Harvest levels on Lake Mille Lacs stir debate
The Chippewa bands netting Mille Lacs walleyes this spring will be shooting for a record 142,500-pound harvest, 10,000 more than last year. Non-band anglers take has been reduced by 14,000 pounds. (From Doug Smith March 3 story in Star Tribune)
Bands’ walleye harvest continues to rise
Harvest levels on Lake Mille Lacs stir debate
The Chippewa bands netting Mille Lacs walleyes this spring will be shooting for a record 142,500-pound harvest, 10,000 more than last year. Non-band anglers take has been reduced by 14,000 pounds.
That’s 71 tons of fish, 42 percent more than the allocation four years ago. It shows a rising harvest by Chippewa netters since 1997, when courts affirmed off-reservation fishing rights.
The bands’ 26 percent of the “safe harvest level” is a 26-74 percent split. But actual harvests the past three years have averaged 42 percent of the total. Twice in the past eight years, the bands’ actual harvest exceeded 50 percent of the total walleye take due to low overall harvest.
How high will the bands’ harvest go in the future? Will fishing regulations for non-band anglers need to be tightened to prevent over-harvest? At what point might band allocations be challenged?
The U.S. Supreme Court ruled in the Chippewa’s favor in 1999, but the court never said how the walleye resource should be divided between the bands and non-bands.
There is growing interest in netting fish among band members according to Brad Kalk, from the Mille Lacs band natural resources department. “Over the past decade, the number of band members who net on Mille Lacs has steadily increased,” he said.
But the bands’ next five-year plan is a big unknown according to the DNR.

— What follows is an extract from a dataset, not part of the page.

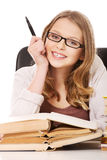 Young woman with a books pile Royalty Free Stock Photos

Mille Lacs fishing guide Steve Fellegy violated fishing laws to raise a court challenge to what he says are unequal hunting and fishing rights. He says when the bands first filed their initial lawsuits in the 1990s, they asked for relatively few fish a year. “Here we are at 65 tons in spring 2010,” he said. “I have grave concerns about what the future brings, based on the past.”